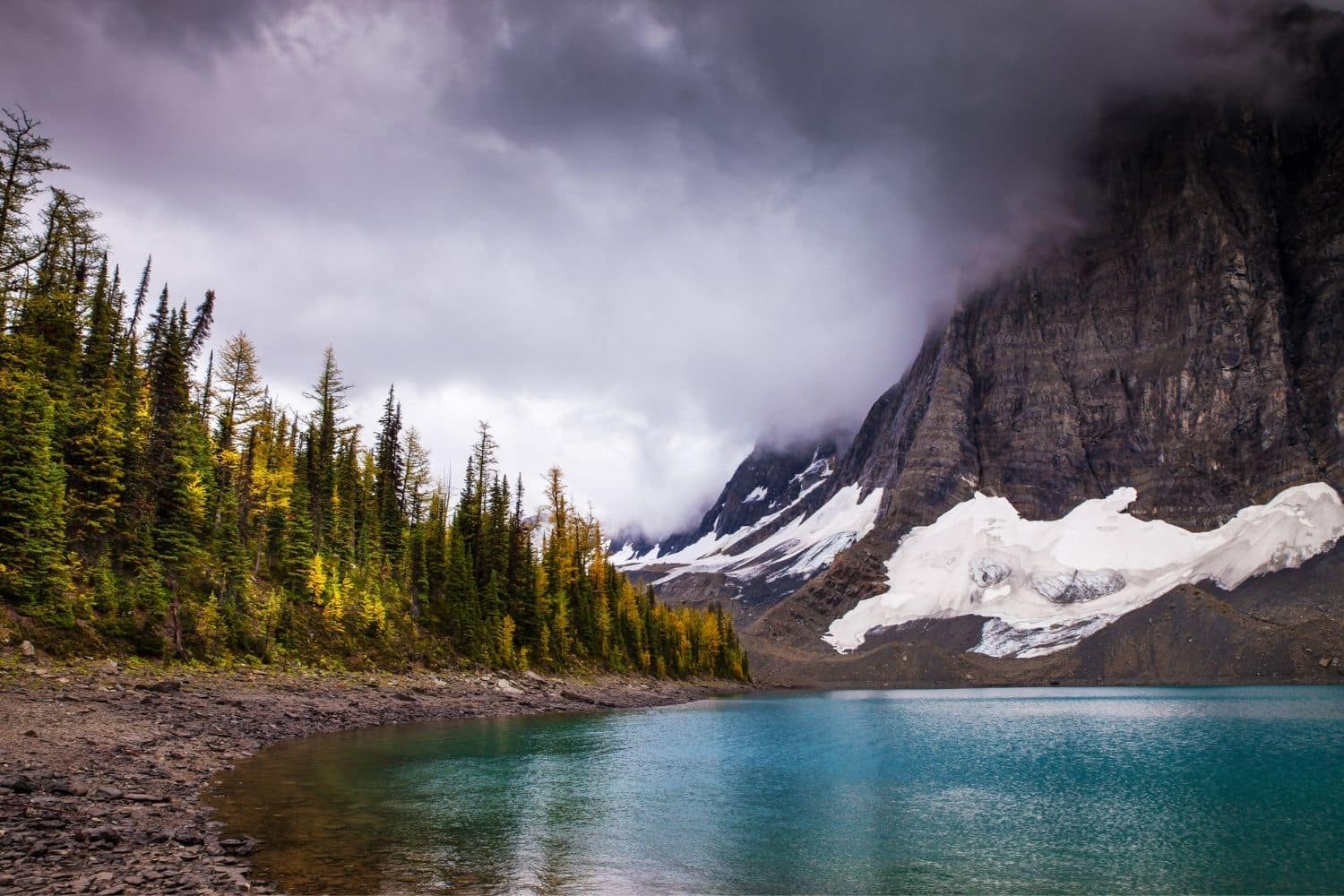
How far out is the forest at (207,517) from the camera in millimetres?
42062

* * *

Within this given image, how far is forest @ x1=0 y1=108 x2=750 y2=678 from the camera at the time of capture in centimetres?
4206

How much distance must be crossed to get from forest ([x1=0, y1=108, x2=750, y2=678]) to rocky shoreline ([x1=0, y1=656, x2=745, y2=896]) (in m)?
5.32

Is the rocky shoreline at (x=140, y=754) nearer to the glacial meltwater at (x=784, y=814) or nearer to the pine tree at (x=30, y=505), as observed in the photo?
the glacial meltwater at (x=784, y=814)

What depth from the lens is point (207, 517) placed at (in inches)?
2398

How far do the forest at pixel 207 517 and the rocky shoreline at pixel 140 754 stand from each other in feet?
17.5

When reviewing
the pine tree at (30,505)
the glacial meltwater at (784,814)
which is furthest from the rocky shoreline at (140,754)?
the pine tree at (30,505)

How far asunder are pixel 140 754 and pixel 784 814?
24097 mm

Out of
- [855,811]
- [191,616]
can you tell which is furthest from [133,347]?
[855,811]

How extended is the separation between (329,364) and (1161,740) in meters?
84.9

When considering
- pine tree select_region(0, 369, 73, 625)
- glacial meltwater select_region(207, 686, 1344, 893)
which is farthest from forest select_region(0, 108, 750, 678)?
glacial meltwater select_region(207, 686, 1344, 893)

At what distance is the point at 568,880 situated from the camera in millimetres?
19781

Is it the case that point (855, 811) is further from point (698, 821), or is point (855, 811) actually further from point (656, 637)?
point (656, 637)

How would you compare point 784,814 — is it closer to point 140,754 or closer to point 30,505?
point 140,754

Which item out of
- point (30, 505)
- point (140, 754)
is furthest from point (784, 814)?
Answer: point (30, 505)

Goal of the exercise » Gather every line of the listing above that contains the word "furthest", and copy each one unchanged.

Response for this exercise »
which is furthest from the rocky shoreline at (140,754)?
can you tell which is furthest from [133,347]?
is furthest from point (784, 814)?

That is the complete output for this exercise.